İnsanımız bizden sağlam bir iman ve samimi bir Müslümanlığı yaşamak için yardımcı olmamızı istiyorlar.
İnsanımız Rablerinin emirlerini yaşamak, peygamberlerini sevip yolundan gitmek istiyorlar.
Allah'a, kitabına ve peygamberine bağlılık ve ibadetlerini ihlasla yerine getirmede bizlerin kendilerine yol göstermemizi istiyor.
Halkımızın imanı temizdir.
İnancı tamdır. Allah'a ve peygamberine bağlılığı sağlamdır. Dindarlığında samimidir. Ahirete giderken tertemiz gitmenin yollarını arıyor. Evlatlarına, nesil ve nesebine de kendisi gibi tertemiz bir Müslümanlığı miras bırakmak istiyor.

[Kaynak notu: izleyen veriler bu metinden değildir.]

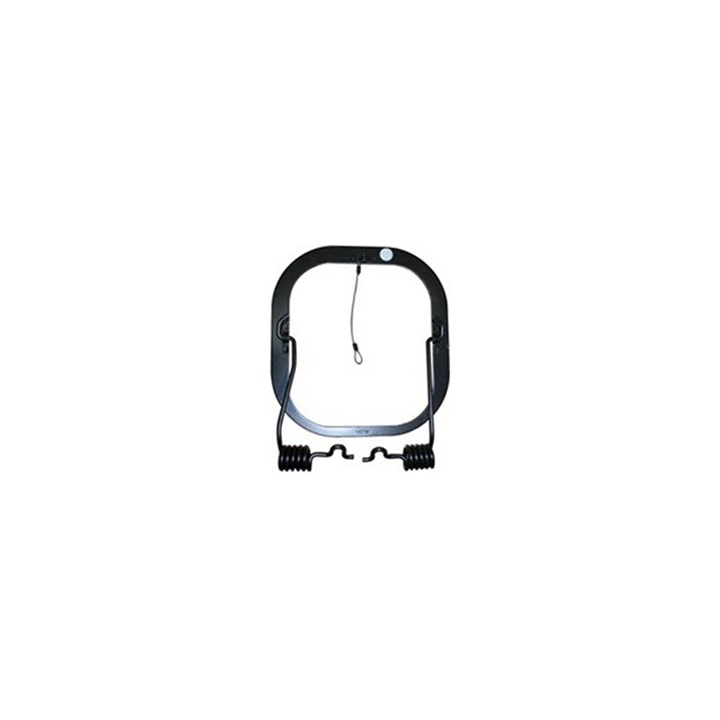 image_70f45e3f-c663-40b1-b22e-74035cd75f62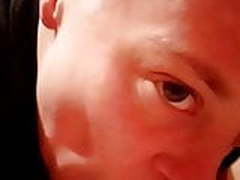 Trixie loves cum Full Video | xvideosearch.com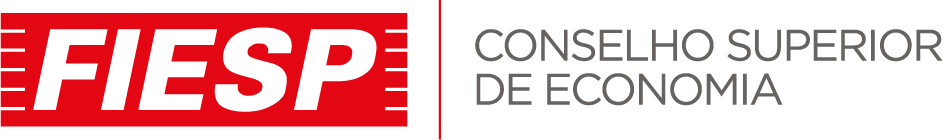 COSEC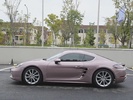 Фото 15
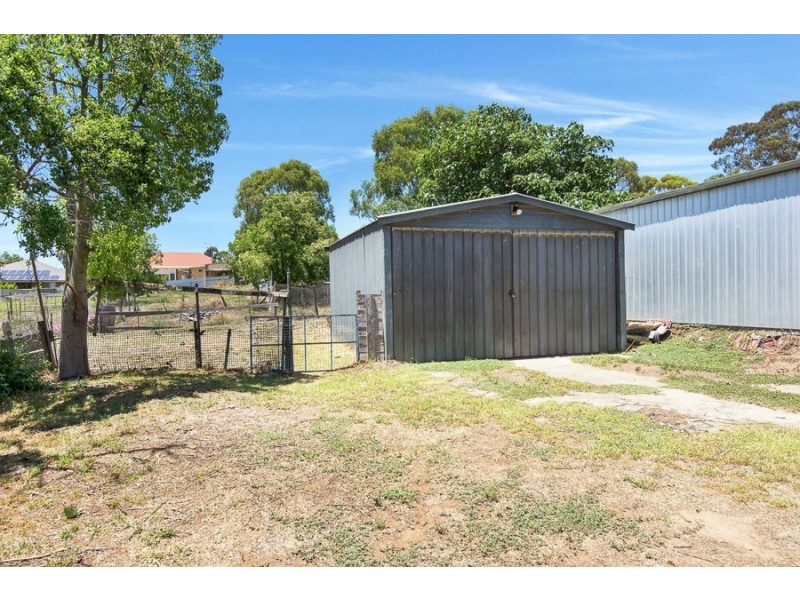 16 Eleanor Terrace, Murray Bridge SA 5253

Çünkü insanımız dininden emindir. Bir şekk ve şüphesi yoktur. Ne kitabıyla ve ne de peygamberiyle bir sıkıntısı yoktur.
Ancak; bazı din yorumcularının bu konularda problemlerinin olduğunu görüyoruz. Bunların Allah'a sağlam bir teslimiyetleri yok, peygamberinden rahatsızlar ve ibadet hayatının -dini referanslarıntümüyle değişmesini istiyorlar.
Bu türlerin bir yerden kültürel anlamda nemalanıp, milletin neslini -nesebini- saptırmak için hamleler yaptığını görebiliyoruz.
Bu türler şüphe içindedirler.
Milletin imanına ters yöndeler.
Din tartışılsın istiyorlar.
Bin dört yüz yıllık oturmuş iman ve ibadet kabullerinin zedelenmesini istiyorlar. Bu tehlikeli bir yoldur. Dikkatli olmak lazım. Halkımız ortak paydalarda bir araya gelebiliyorlar.
Farklılaşmış bir dini zedelenme ortak paydaları da savurur.
Bu anlamda bizler üstümüze düşeni yapmalıyız.
Halkımızı uyarmalıyız. Bizi tartışmaların sokağa, kahvehaneye düşürmesine müsaade etmemeliyiz. Zira din en önemli kutsallarımızdandır.
Elbette imanını muhafaza edecek, nesillerin geleceğini koruyacak hamleler yapması gerekir.